Reading Well: When Chickenheads Come Home to Roost by Joan Morgan

I meant to read When Chickenheads Come Home to Roost: A Hip-Hop Feminist Breaks It Down (1999) along with Tricia Rose’s work. But the book was back-ordered, so I was unable to dive into Joan Morgan‘s manifesto until more recently.

This is the quote that first brought Chickenheads to my attention:

Any feminism that fails to acknowledge that black folks in 90’s America are living and trying to love in a war zone is useless to our struggle against sexism.

Though it’s often portrayed as part of the problem, rap music is essential to that struggle because it takes us straight to the battlefield. […]

Yeah, sistas are hurt when we hear brothers calling us bitches and hos. But the real crime isn’t the name-calling, it’s their failure to love us – to be our brothers in the way that we commit ourselves to being their sistas.

But recognize: Any man who doesn’t truly love himself is incapable of loving us in the healthy way we need to be loved. It’s extremely telling that men who can only refer to us as “bitches” and “hos” refer to themselves only as “niggas.”

It’s fairly exemplary of Morgan’s style–insightful, conversational, rooted both in common language and uncompromising analysis.

Chickenheads is, as a whole, much more focused on issues around being an African-American women in America (among them the complicated relationship between activist, perhaps even “woke,” thought and the term feminism) than it is about hip hop, specifically. That’s not a critique, not by a far shot, although it was a surprise.

There is something dated about the book–it is fantastic as a set of insights grounded in the 1990s and early 2000s, but its lack of attention to issues of globalization, LBQTx thought and issues, and its overall heteronormativity, make it clearly a product of a certain moment.

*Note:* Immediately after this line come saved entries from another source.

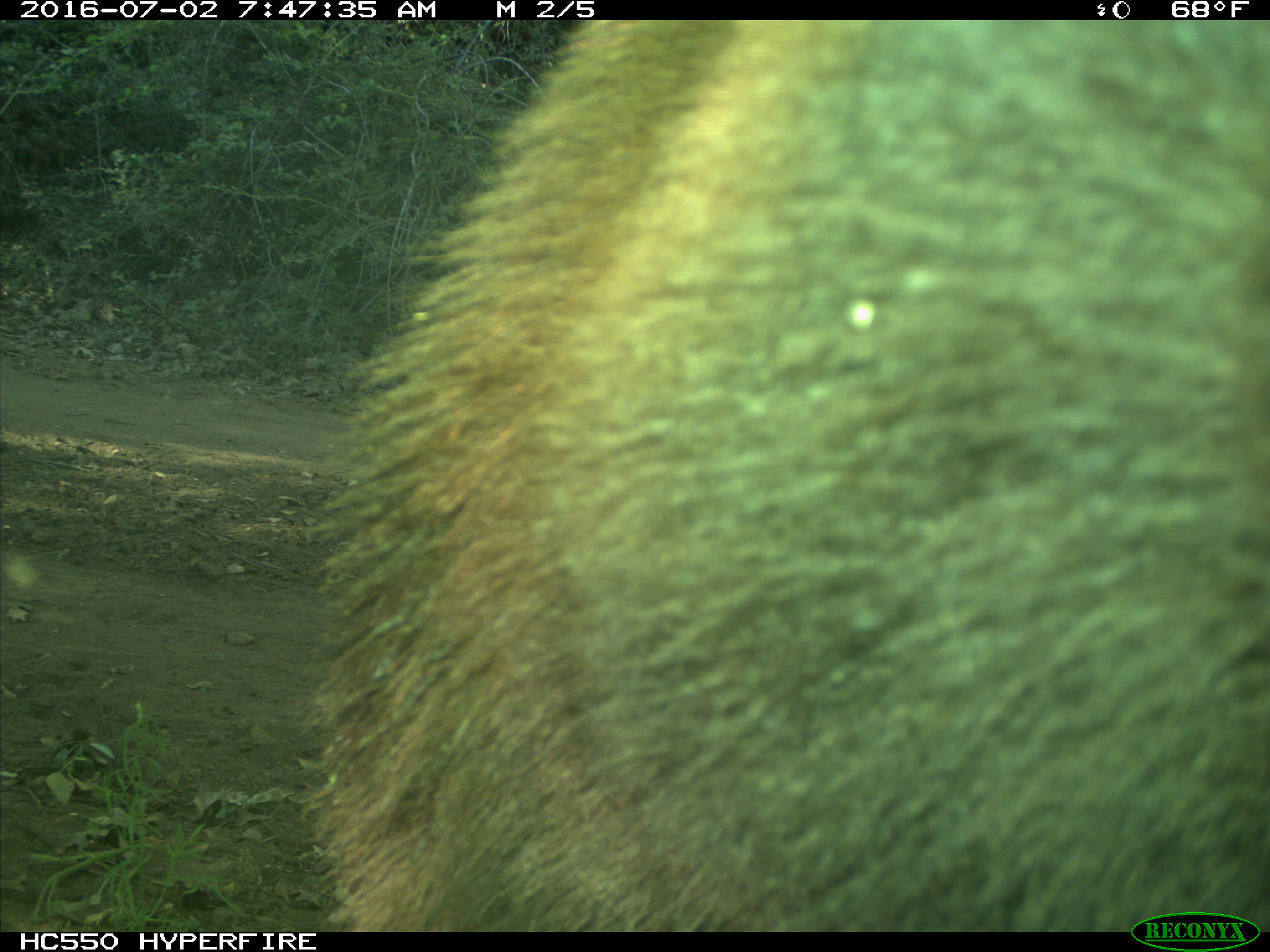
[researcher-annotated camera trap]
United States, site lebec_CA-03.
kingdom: Animalia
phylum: Chordata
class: Mammalia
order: Carnivora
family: Ursidae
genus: Ursus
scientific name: Ursus americanus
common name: american black bear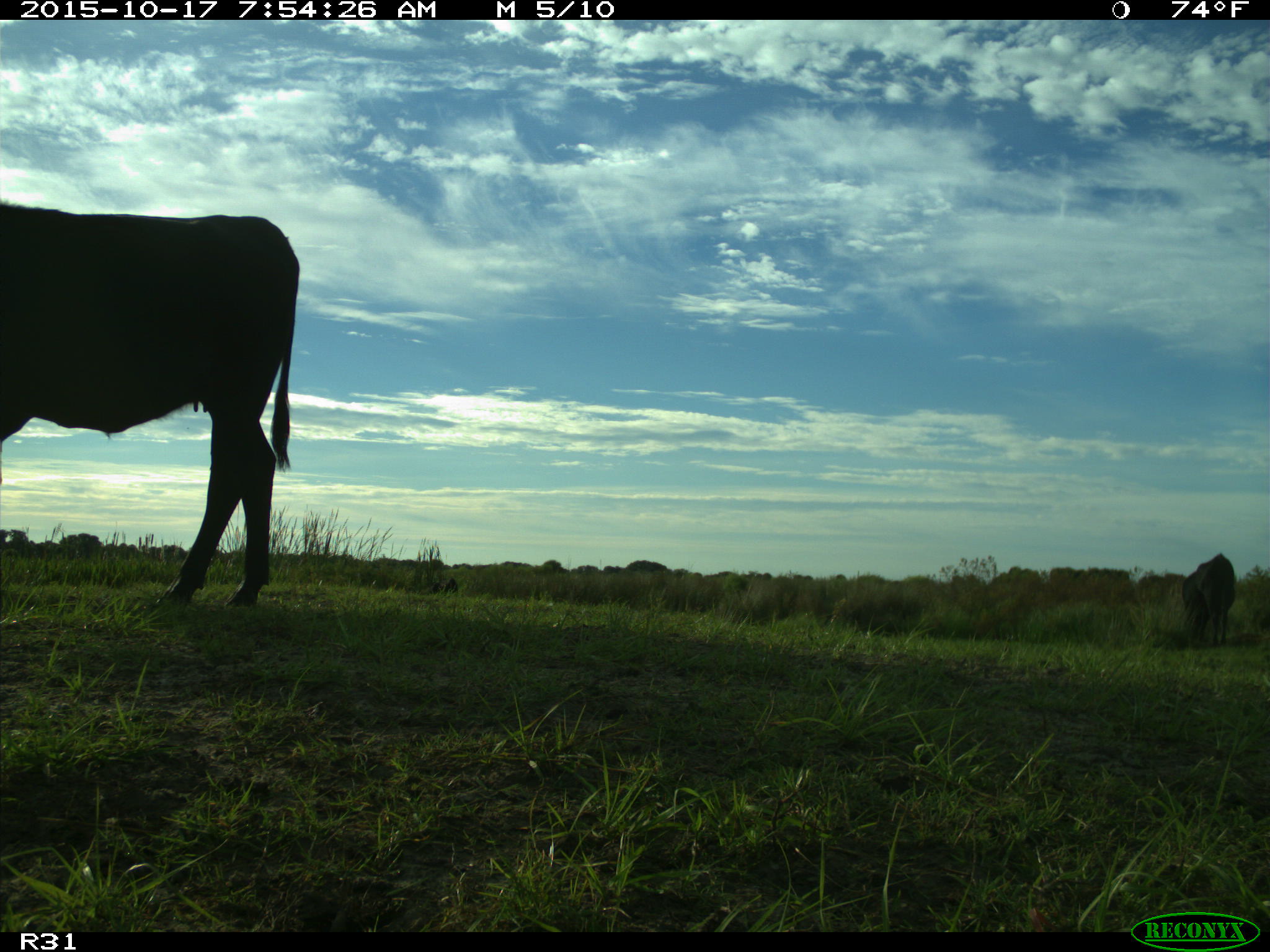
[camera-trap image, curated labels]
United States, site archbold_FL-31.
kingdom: Animalia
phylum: Chordata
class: Mammalia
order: Artiodactyla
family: Bovidae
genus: Bos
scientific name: Bos taurus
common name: domestic cow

Still, it’s a compelling read, perhaps most of all in its embrace of ambiguity: Morgan is willing to stare into the mirror and accept that her desires are, in fact, sometimes contradictory, and that the need to critique behavior does not remove the demand to love and support individuals through their own struggles.

#WhatIWishICouldDo

I think the way Morgan mixes academic, psuedo-academic, and common language is incredibly effective. It almost never hits the ear as forced or unusual, and it simultaneously increases the readability and credibility of her work.